Excerpts from a spatial dataset:
-*-*-
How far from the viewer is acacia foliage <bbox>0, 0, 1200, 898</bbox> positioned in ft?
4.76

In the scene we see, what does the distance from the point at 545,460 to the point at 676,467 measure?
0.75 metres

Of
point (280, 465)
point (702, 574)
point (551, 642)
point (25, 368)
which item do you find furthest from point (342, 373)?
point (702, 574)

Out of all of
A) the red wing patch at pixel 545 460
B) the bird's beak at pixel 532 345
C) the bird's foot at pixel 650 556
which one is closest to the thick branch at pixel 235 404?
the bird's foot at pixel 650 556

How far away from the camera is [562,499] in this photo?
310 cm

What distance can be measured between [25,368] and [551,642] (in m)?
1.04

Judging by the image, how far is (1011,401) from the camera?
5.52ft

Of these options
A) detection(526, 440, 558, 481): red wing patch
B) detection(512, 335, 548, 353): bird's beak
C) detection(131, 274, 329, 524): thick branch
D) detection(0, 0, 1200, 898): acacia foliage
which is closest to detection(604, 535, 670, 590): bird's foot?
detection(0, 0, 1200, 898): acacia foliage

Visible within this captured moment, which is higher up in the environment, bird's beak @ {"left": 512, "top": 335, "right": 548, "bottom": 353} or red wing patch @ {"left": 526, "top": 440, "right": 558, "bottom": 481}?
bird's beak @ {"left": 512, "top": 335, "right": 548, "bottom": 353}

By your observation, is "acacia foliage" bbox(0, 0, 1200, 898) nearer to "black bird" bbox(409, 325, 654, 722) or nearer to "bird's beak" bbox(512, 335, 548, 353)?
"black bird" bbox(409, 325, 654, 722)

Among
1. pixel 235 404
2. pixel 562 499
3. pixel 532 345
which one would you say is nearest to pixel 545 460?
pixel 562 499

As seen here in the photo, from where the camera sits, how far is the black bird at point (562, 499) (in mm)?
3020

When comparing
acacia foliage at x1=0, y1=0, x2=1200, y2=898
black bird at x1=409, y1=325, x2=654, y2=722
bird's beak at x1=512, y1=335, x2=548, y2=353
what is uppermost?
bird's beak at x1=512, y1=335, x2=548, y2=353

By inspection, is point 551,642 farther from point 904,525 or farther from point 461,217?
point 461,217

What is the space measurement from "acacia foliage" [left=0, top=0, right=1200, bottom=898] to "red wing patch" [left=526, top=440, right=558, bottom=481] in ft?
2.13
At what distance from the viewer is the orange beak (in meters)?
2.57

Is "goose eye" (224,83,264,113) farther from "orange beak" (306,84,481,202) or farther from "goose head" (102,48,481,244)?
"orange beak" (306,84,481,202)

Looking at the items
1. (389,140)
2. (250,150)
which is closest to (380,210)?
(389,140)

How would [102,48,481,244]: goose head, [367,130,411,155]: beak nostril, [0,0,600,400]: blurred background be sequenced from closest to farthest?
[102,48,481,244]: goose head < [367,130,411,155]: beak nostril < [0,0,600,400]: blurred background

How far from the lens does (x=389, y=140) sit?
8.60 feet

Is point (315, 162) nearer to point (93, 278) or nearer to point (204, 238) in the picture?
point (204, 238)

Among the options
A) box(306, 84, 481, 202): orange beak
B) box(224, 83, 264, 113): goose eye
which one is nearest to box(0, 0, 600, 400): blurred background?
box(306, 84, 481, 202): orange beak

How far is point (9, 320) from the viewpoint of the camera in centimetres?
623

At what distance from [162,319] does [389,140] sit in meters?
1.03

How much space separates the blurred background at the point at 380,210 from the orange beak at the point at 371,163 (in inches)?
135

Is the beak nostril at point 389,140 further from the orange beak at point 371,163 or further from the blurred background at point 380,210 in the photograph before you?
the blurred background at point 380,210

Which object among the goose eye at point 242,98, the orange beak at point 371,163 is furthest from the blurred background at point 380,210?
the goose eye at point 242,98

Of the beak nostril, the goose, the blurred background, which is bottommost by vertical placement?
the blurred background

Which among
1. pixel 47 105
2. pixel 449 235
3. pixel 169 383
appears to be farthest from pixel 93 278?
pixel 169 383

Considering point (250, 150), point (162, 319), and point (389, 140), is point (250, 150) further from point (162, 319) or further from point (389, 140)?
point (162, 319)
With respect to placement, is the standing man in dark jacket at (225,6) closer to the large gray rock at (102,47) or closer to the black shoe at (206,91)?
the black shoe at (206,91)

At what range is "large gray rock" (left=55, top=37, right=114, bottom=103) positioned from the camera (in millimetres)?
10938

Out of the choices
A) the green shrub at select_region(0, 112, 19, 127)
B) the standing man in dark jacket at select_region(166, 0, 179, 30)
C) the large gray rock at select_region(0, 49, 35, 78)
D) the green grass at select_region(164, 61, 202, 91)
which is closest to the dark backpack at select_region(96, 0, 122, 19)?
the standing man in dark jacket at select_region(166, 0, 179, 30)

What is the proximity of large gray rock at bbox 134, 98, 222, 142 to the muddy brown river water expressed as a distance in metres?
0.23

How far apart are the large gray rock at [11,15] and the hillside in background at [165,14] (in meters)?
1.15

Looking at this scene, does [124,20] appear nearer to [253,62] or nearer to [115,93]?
-*-*-
Write out every line from the records above, word for word.

How far from the viewer is acacia foliage <bbox>0, 0, 1200, 898</bbox> positioned in ft?
4.76

In the scene we see, what does the distance from the point at 545,460 to the point at 676,467 measure?
0.75 metres

Of
point (280, 465)
point (702, 574)
point (551, 642)
point (25, 368)
which item do you find furthest from point (342, 373)?
point (702, 574)

Out of all of
A) the red wing patch at pixel 545 460
B) the bird's beak at pixel 532 345
C) the bird's foot at pixel 650 556
which one is closest to the thick branch at pixel 235 404?
the bird's foot at pixel 650 556

How far away from the camera is [562,499] in this photo?
310 cm

What distance can be measured between [25,368] and [551,642] (in m)?
1.04

Judging by the image, how far is (1011,401) from the camera?
5.52ft

Of these options
A) detection(526, 440, 558, 481): red wing patch
B) detection(512, 335, 548, 353): bird's beak
C) detection(131, 274, 329, 524): thick branch
D) detection(0, 0, 1200, 898): acacia foliage
which is closest to detection(604, 535, 670, 590): bird's foot?
detection(0, 0, 1200, 898): acacia foliage

Visible within this captured moment, which is higher up in the environment, bird's beak @ {"left": 512, "top": 335, "right": 548, "bottom": 353} or red wing patch @ {"left": 526, "top": 440, "right": 558, "bottom": 481}?
bird's beak @ {"left": 512, "top": 335, "right": 548, "bottom": 353}

By your observation, is "acacia foliage" bbox(0, 0, 1200, 898) nearer to "black bird" bbox(409, 325, 654, 722) or nearer to "bird's beak" bbox(512, 335, 548, 353)?
"black bird" bbox(409, 325, 654, 722)

Among
1. pixel 235 404
2. pixel 562 499
3. pixel 532 345
which one would you say is nearest to pixel 545 460?
pixel 562 499

As seen here in the photo, from where the camera sits, how far is the black bird at point (562, 499) (in mm)?
3020

When comparing
acacia foliage at x1=0, y1=0, x2=1200, y2=898
black bird at x1=409, y1=325, x2=654, y2=722
bird's beak at x1=512, y1=335, x2=548, y2=353
what is uppermost?
bird's beak at x1=512, y1=335, x2=548, y2=353

By inspection, is point 551,642 farther from point 904,525 or farther from point 461,217?
point 461,217

What is the space measurement from "acacia foliage" [left=0, top=0, right=1200, bottom=898] to "red wing patch" [left=526, top=440, right=558, bottom=481] in ft?
2.13
At what distance from the viewer is the orange beak (in meters)?
2.57

Is "goose eye" (224,83,264,113) farther from "orange beak" (306,84,481,202) or farther from "goose head" (102,48,481,244)?
"orange beak" (306,84,481,202)

Looking at the items
1. (389,140)
2. (250,150)
which is closest to (380,210)?
(389,140)

How would [102,48,481,244]: goose head, [367,130,411,155]: beak nostril, [0,0,600,400]: blurred background be sequenced from closest to farthest?
[102,48,481,244]: goose head < [367,130,411,155]: beak nostril < [0,0,600,400]: blurred background

How far from the lens does (x=389, y=140) sit?
8.60 feet

Is point (315, 162) nearer to point (93, 278) or nearer to point (204, 238) in the picture?
point (204, 238)

Among the options
A) box(306, 84, 481, 202): orange beak
B) box(224, 83, 264, 113): goose eye
which one is nearest to box(0, 0, 600, 400): blurred background?
box(306, 84, 481, 202): orange beak

How far is point (9, 320) from the viewpoint of the camera in centimetres?
623

At what distance from [162,319] does [389,140] sit in meters?
1.03

How much space separates the blurred background at the point at 380,210 from the orange beak at the point at 371,163 (in inches)?
135

Is the beak nostril at point 389,140 further from the orange beak at point 371,163 or further from the blurred background at point 380,210 in the photograph before you?
the blurred background at point 380,210

Which object among the goose eye at point 242,98, the orange beak at point 371,163 is furthest from the blurred background at point 380,210?
the goose eye at point 242,98

Of the beak nostril, the goose, the blurred background, which is bottommost by vertical placement?
the blurred background

Which among
1. pixel 47 105
2. pixel 449 235
3. pixel 169 383
appears to be farthest from pixel 93 278?
pixel 169 383

Considering point (250, 150), point (162, 319), and point (389, 140), is point (250, 150) further from point (162, 319) or further from point (389, 140)?
point (162, 319)
With respect to placement, is the standing man in dark jacket at (225,6) closer to the large gray rock at (102,47) or closer to the black shoe at (206,91)?
the black shoe at (206,91)

At what range is "large gray rock" (left=55, top=37, right=114, bottom=103) positioned from the camera (in millimetres)?
10938

Out of the choices
A) the green shrub at select_region(0, 112, 19, 127)
B) the standing man in dark jacket at select_region(166, 0, 179, 30)
C) the large gray rock at select_region(0, 49, 35, 78)
D) the green grass at select_region(164, 61, 202, 91)
which is closest to the dark backpack at select_region(96, 0, 122, 19)?
the standing man in dark jacket at select_region(166, 0, 179, 30)

What is the proximity of large gray rock at bbox 134, 98, 222, 142 to the muddy brown river water expressed as a distance in metres?
0.23

How far apart are the large gray rock at [11,15] and the hillside in background at [165,14] (in meters)?
1.15

Looking at this scene, does [124,20] appear nearer to [253,62] or nearer to [115,93]?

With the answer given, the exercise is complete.